*** Excerpted passage

December 15, 2009

Zheng v. Yahoo!: U.S. Companies Not Subject to U.S. Restrictions on Disclosure of Private Emails if the Disclosure Is Made in a Foreign Country

Digital media law update: Plaintiffs who believe they have been wronged by acts committed by U.S. multinational corporations in foreign countries have long attempted to bring claims against such corporations in the U.S., and based on U.S. law. However, such plaintiffs face many hurdles. Some claims are dismissed for lack of personal jurisdiction over the defendant. Others are dismissed on forum non conveniens grounds, if most of the parties and the evidence are located in the foreign jurisdiction. Others are dismissed because the law invoked by the plaintiffs is deemed not to have effect outside the U.S. Such was the case in Zheng v. Yahoo! - even though at least one defendant was a U.S. resident and some of the relevant acts allegedly occurred in the U.S. See Zheng v. Yahoo!, Inc., N.D. Cal., No. 3:08-cv-01068, Order Granting Defendants' Motion to Dismiss, (Dec. 2., 2009).

******
*** Input material

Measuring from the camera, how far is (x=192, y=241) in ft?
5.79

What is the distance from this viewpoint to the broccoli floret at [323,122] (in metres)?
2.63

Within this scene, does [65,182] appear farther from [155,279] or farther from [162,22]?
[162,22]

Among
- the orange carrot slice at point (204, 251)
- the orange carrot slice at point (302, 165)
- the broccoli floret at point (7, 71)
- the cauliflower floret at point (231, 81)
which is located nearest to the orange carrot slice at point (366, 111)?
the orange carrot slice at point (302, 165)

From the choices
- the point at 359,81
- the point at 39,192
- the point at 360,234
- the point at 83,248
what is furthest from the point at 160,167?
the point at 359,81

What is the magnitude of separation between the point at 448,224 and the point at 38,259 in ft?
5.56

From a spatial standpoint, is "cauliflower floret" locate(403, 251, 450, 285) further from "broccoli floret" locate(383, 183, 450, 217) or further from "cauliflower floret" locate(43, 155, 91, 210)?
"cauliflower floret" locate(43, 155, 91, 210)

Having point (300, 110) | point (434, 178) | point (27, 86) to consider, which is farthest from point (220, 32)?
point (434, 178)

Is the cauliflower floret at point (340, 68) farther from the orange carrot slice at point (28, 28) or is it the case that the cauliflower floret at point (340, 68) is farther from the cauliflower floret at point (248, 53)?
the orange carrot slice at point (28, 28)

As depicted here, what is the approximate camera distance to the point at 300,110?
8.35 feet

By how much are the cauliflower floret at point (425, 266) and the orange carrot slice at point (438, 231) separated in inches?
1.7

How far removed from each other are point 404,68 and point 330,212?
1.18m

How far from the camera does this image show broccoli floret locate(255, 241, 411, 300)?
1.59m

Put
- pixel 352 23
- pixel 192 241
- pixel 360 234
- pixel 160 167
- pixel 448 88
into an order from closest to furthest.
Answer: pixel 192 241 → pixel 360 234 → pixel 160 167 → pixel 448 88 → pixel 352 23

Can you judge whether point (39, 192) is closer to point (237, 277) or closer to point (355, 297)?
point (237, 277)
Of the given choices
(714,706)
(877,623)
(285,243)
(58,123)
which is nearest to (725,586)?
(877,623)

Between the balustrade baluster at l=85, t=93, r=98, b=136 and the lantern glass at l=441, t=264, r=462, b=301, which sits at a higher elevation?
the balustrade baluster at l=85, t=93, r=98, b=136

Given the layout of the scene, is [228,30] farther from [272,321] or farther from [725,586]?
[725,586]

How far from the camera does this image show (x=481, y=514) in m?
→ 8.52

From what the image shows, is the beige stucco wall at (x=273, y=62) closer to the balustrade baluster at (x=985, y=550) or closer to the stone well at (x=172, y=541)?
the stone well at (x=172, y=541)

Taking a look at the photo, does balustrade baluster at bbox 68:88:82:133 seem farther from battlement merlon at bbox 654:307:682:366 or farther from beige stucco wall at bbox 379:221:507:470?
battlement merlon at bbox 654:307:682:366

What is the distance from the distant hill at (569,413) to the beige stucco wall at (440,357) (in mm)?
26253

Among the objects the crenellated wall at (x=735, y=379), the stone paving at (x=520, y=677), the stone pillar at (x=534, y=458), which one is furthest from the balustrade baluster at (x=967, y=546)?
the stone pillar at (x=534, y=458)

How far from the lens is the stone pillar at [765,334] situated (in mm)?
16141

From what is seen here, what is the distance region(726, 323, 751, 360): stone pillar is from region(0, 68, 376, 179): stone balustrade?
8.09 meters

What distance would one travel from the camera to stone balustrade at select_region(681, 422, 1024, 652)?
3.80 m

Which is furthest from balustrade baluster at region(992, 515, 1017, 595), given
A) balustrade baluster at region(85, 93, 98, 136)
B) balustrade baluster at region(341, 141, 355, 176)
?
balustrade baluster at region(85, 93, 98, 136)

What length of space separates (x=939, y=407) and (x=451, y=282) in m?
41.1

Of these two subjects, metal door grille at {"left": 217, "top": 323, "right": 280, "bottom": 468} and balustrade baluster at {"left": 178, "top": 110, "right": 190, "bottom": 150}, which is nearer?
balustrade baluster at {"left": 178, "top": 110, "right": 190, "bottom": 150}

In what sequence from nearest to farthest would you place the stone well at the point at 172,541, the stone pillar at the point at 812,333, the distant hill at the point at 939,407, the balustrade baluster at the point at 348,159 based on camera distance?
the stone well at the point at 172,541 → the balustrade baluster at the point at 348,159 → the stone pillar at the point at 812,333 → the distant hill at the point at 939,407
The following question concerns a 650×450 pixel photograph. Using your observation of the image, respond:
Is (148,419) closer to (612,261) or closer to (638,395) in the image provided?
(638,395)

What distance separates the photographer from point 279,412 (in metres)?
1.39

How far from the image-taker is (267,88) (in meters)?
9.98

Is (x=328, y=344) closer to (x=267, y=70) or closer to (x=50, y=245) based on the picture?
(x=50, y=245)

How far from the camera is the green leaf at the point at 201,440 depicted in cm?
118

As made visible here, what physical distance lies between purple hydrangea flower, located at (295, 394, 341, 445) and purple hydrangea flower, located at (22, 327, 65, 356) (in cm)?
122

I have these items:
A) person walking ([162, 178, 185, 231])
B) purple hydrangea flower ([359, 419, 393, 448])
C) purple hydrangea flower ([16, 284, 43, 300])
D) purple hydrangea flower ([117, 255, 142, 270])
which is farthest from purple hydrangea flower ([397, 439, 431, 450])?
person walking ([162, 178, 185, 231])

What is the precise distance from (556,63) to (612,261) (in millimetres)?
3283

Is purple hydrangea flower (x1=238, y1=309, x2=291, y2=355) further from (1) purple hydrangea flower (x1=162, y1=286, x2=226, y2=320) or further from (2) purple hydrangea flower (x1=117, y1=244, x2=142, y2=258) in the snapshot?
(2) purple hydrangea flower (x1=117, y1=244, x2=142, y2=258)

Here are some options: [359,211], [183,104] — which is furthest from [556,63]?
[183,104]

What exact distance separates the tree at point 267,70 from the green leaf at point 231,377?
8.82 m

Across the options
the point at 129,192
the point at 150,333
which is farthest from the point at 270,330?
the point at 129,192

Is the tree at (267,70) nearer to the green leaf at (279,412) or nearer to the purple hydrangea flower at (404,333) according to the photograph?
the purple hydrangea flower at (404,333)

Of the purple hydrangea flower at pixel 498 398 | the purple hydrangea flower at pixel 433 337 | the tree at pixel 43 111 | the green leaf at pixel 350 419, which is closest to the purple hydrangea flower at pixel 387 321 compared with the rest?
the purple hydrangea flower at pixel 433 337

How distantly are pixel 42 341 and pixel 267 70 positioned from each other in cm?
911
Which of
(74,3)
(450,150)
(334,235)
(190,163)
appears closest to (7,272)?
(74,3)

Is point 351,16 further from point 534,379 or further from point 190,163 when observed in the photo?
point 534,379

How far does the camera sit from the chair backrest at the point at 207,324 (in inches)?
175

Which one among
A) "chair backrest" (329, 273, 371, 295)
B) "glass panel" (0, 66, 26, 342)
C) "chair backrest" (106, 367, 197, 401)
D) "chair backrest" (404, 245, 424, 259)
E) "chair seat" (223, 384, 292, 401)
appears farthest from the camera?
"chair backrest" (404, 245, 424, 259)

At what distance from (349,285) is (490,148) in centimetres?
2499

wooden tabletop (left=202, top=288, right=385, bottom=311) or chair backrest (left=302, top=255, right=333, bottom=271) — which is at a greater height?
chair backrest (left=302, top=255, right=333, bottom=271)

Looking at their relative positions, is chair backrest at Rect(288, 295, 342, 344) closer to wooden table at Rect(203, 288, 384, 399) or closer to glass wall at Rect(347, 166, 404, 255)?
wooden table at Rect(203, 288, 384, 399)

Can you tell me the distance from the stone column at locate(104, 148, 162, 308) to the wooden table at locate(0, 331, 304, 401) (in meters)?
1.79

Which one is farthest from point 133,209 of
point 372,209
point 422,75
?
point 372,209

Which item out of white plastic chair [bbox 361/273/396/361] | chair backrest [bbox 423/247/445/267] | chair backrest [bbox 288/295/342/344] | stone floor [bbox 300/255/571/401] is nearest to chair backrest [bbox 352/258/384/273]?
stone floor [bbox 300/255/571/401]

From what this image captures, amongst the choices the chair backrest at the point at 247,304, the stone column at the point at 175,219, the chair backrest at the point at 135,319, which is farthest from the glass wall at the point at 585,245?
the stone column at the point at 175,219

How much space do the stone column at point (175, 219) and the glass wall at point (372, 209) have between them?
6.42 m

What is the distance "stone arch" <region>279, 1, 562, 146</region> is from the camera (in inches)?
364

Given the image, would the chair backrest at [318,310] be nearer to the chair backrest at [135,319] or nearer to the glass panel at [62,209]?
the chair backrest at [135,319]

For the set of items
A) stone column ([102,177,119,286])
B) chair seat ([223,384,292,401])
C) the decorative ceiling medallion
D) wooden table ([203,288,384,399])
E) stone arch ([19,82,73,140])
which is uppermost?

******

• **Direction A**
Print the part of the Zheng v. Yahoo! update that opens with the words containing "Digital media law" and closes with "(Dec. 2., 2009).".
• **Direction B**
Can you arrange the part of the entries that opens with the line containing "In what sequence" and closes with the line containing "the stone well at the point at 172,541 →", both included, as a JSON list of strings with one string per line and blank lines left out?

• **Task solution A**
Digital media law update: Plaintiffs who believe they have been wronged by acts committed by U.S. multinational corporations in foreign countries have long attempted to bring claims against such corporations in the U.S., and based on U.S. law. However, such plaintiffs face many hurdles. Some claims are dismissed for lack of personal jurisdiction over the defendant. Others are dismissed on forum non conveniens grounds, if most of the parties and the evidence are located in the foreign jurisdiction. Others are dismissed because the law invoked by the plaintiffs is deemed not to have effect outside the U.S. Such was the case in Zheng v. Yahoo! - even though at least one defendant was a U.S. resident and some of the relevant acts allegedly occurred in the U.S. See Zheng v. Yahoo!, Inc., N.D. Cal., No. 3:08-cv-01068, Order Granting Defendants' Motion to Dismiss, (Dec. 2., 2009).

• **Task solution B**
[
  "In what sequence from nearest to farthest would you place the stone well at the point at 172,541, the stone pillar at the point at 812,333, the distant hill at the point at 939,407, the balustrade baluster at the point at 348,159 based on camera distance?",
  "the stone well at the point at 172,541 → the balustrade baluster at the point at 348,159 → the stone pillar at the point at 812,333 → the distant hill at the point at 939,407"
]